Google’s decision to slash Play Store fees for developers selling subscription services hasn’t been received as well as the company may have hoped. Startup body the Alliance of Digital India Foundation (ADIF), accused the company of trying to “deflect and distract” from what developers have been asking for so far.
“The fact that Google is able to unilaterally declare and dictate prices, as is evident from this announcement as well, lies at the heart of the issue. What developers are asking for is fairness and not benevolence in the form of “reduced” commission percentages. It has never been about the percentages,” said Sijo Kuruvilla, Executive Director, ADIF at an event. “Price discovery should be left to the market forces. As long as Google gets to unilaterally dictate prices and people don’t have choices, it's still a Lagaan – be it 30, 15 or even 2, the percentages do not matter,” he added.
The industry organization had filed a plea with the CCI earlier, asking the antitrust regulator to stop Google from bringing its Play Store fee policies into practice till the CCI’s probe into the company had finished. “Deflect and distract seems to be what's in play here. The portrayal and grandstanding, as a measure that fully acknowledges and addresses the concerns of developers, is misleading and objectionable,” Kuruvilla added.

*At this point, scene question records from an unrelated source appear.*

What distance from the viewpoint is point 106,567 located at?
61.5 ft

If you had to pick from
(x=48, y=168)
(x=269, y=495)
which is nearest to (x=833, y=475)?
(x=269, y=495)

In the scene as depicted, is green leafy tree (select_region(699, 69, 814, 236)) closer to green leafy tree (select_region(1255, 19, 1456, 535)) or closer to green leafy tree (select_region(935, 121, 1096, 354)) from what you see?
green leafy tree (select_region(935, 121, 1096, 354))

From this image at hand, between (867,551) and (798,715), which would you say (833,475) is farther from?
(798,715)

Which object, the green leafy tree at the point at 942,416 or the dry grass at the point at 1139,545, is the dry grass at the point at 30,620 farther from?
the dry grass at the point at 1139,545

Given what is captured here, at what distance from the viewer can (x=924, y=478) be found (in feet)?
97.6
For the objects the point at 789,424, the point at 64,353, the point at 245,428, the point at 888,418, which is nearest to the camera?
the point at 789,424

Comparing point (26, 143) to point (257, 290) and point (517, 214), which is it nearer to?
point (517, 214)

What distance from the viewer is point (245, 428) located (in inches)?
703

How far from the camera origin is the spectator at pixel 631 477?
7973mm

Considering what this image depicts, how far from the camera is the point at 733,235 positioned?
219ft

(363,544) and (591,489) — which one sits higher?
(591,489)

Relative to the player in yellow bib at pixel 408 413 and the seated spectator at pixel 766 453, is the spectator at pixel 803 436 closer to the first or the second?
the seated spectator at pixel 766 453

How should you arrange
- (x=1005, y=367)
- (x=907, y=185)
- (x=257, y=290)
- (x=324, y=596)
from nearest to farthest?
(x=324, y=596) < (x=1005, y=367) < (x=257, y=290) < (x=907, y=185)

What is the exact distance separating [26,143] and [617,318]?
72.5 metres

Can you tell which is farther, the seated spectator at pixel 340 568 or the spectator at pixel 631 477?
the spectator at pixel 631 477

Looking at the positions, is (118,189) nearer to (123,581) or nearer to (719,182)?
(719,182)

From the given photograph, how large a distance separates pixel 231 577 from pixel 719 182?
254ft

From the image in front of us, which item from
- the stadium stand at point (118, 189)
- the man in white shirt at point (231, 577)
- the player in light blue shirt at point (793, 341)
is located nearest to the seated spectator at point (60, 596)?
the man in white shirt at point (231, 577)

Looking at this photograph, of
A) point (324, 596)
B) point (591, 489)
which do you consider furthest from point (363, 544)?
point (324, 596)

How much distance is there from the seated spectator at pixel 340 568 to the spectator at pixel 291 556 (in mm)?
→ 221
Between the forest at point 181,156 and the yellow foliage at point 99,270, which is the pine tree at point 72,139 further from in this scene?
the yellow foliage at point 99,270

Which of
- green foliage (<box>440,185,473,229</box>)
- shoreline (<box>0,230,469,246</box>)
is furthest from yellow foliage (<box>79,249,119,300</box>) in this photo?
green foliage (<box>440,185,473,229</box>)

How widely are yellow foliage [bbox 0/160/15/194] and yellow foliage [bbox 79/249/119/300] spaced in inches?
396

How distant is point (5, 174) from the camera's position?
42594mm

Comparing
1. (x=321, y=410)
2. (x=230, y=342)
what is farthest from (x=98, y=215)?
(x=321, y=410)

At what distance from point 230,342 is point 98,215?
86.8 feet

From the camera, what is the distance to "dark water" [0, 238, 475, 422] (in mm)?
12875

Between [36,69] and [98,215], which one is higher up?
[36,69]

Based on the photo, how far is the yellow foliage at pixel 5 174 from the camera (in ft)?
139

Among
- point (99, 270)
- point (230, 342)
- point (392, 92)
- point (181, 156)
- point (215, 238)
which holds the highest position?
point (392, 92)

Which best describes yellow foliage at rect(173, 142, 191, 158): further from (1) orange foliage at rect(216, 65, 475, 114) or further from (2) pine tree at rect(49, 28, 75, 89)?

Startups had approached the CCI against Google’s Play Store fees last year, and the antitrust regulator has asked its Director General to conduct a probe into the company.
Last night, Google announced that it will reduce the 30% commision it was charging from developers providing subscription-based for using its platform to 15%. The new fees will come into effect from January 1, 2022.
Both Google and Apple require app developers to mandatorily use their built-in payment systems for selling any content and services through their platforms. A few developers including Epic Games that tried to bypass the payment system were banned from these stores. Antitrust regulators worldwide have been looking into these rules, and Apple had recently changed its policies too.
ADIF acknowledged that the reduction in Play Store fees will bring relief to developers who were dependent on Google's billing system and will improve their margins if they fall in the categories that qualify for Google’s relaxation in margins.
Google, which also charges 15% commission for apps that make less than $1 million per year, claimed that 99% of developers would qualify for a service fee of 15% or less because of this rule. The company had started this last year after backlash from developers and startups worldwide.